[[ Selected extract open ]]

The Great Southwell Landslip occurred in 1734 on the Isle of Portland, Dorset, England near the southerly village of Southwell and extended for a length of 1.5 mi between Durdle Pier and Freshwater Bay. It remains Britain's second largest recorded historical landslide.

==Geological factors==
Cracks and gullies within the cliffs had allowed rain water to percolate through the layers of Purbeck Beds, Portland Limestone and Portland Sand to the underlying impermeable Kimmeridge Clay, and the accumulation of water had weakened the structure between the strata. Because the island tilts to the south and the east, this allowed the overlying strata to slip.

==Effects==
At St Andrew's Church a large section of the graveyard slipped down the cliff. A survey of the old church found that repairs would cost at least half as much as a new building. Consequently the church was closed and partly demolished in July 1756. Much of the stone was taken for use in local domestic dwellings. St George's Church was soon built at Reforne between 1754 and 1766, near Easton village, to replace the church.

[[ Selected extract closed ]]
[[ Record excerpts open ]]

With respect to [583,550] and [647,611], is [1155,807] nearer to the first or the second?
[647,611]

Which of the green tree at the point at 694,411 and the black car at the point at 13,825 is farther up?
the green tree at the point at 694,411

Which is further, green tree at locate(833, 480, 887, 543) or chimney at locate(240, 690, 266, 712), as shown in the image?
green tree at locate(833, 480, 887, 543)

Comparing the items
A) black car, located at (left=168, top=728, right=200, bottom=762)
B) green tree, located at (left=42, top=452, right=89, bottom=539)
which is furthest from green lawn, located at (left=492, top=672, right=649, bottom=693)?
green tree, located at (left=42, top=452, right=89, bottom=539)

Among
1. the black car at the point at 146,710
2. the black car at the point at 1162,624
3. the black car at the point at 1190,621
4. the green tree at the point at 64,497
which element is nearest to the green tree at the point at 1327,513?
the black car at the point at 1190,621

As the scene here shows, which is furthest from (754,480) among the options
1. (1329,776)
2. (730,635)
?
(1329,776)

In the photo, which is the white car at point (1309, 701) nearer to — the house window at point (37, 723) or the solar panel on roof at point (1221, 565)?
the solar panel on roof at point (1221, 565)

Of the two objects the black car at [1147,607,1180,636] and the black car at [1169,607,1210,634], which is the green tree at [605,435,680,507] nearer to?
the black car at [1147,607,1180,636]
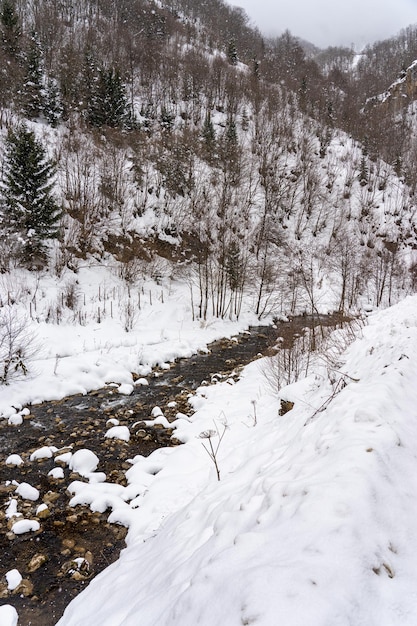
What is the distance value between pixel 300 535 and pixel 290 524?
0.49ft

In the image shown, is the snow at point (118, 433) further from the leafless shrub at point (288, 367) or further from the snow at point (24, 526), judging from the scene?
the leafless shrub at point (288, 367)

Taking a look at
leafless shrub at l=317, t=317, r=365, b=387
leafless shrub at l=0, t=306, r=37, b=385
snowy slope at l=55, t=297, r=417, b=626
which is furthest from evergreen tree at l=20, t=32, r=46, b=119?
snowy slope at l=55, t=297, r=417, b=626

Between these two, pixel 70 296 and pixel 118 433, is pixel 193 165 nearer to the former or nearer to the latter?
pixel 70 296

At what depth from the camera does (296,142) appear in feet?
115

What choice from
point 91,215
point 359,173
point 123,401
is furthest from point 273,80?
point 123,401

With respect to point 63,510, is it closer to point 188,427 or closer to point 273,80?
point 188,427

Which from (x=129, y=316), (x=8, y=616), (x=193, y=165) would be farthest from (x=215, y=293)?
(x=8, y=616)

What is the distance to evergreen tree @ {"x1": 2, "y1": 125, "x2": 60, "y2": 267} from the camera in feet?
51.4

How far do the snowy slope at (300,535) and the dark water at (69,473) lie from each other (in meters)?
0.40

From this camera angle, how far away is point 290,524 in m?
2.19

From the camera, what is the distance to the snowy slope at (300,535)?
1659 mm

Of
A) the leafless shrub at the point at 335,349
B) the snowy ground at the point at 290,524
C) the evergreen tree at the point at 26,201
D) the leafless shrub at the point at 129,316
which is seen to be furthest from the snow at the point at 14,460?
the evergreen tree at the point at 26,201

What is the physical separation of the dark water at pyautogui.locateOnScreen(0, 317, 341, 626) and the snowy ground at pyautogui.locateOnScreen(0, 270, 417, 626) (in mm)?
286

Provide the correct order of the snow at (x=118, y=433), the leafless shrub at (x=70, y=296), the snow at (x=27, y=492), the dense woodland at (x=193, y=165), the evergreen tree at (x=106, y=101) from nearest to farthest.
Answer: the snow at (x=27, y=492) → the snow at (x=118, y=433) → the leafless shrub at (x=70, y=296) → the dense woodland at (x=193, y=165) → the evergreen tree at (x=106, y=101)
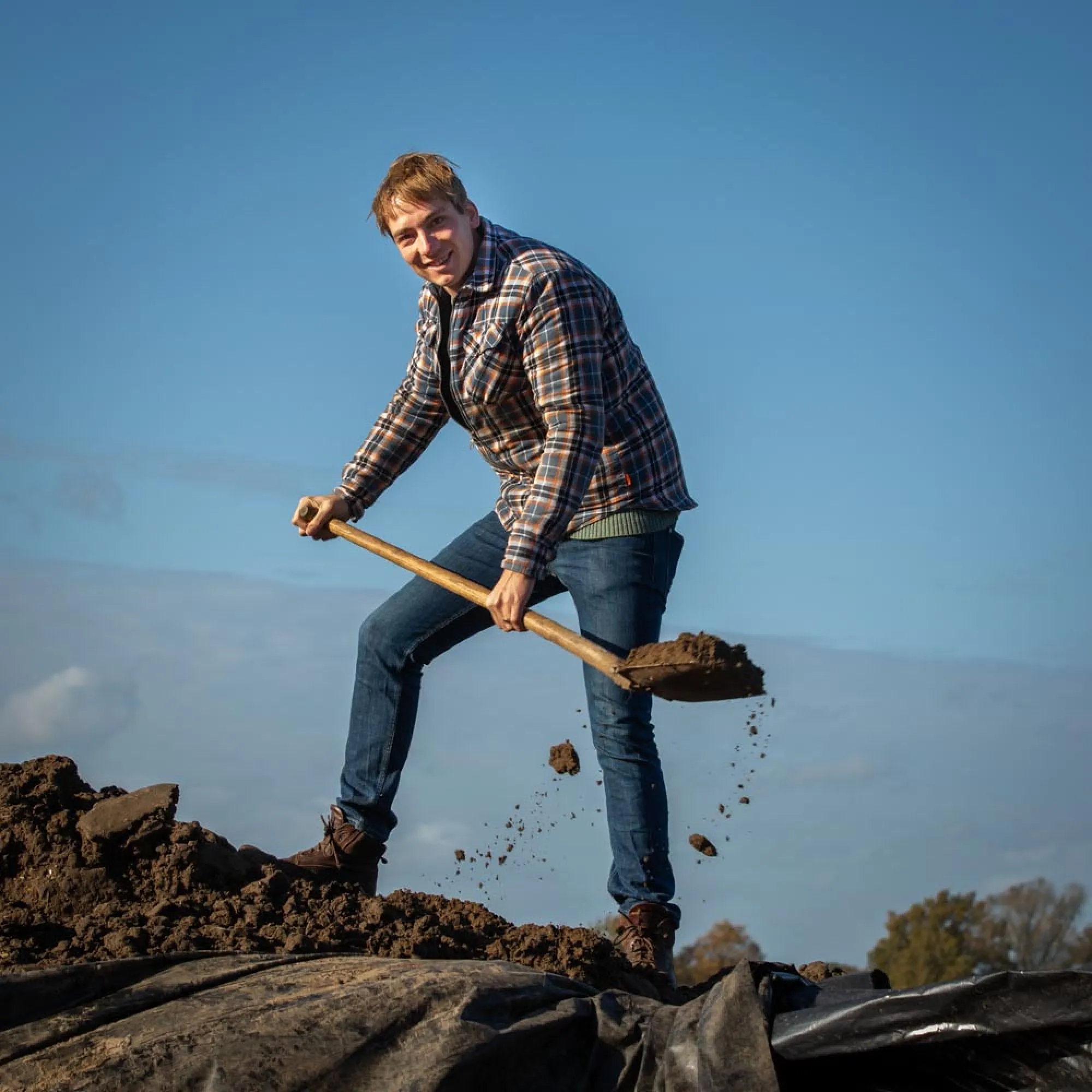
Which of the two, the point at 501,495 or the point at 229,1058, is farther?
the point at 501,495

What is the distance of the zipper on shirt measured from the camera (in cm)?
410

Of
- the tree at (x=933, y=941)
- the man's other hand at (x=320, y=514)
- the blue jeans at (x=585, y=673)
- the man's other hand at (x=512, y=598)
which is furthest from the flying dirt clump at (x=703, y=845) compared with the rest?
the tree at (x=933, y=941)

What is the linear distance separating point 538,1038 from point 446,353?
88.7 inches

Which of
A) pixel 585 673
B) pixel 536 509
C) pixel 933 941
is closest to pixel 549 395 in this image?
pixel 536 509

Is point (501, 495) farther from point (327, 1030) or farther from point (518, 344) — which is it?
point (327, 1030)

[[ Record excerpts closed ]]

§ **Tasks**
a – Quote the landslip article word for word, starting at "The Great Southwell" and ending at "recorded historical landslide.".
b – Continue the landslip article from the end of its last sentence.

§ **Solved problems**
a –
The Great Southwell Landslip occurred in 1734 on the Isle of Portland, Dorset, England near the southerly village of Southwell and extended for a length of 1.5 mi between Durdle Pier and Freshwater Bay. It remains Britain's second largest recorded historical landslide.

b –
==Subsequent history==
Since the landslip the area south of Church Ope Cove has been given the local name of Southwell Landslips. The cliff face has been subject to extensive quarrying, and subsequent smaller landslips have tilted huge masses of rocks at odd angles.

Along this part of the coastline much of Portland's raw sewage once poured into the sea from an exposed pipe. An expensive scheme was completed to pump all Portland's sewage to Weymouth.

The area is to be a new nature reserve, created as part of a housing development north of Weston Road and to the south-east of Perryfields, and the existing Perryfields Butterfly Reserve and SNCI. In the north-eastern corner of Coombefield is the working Pennsylvania Quarry, which has existing wildlife value.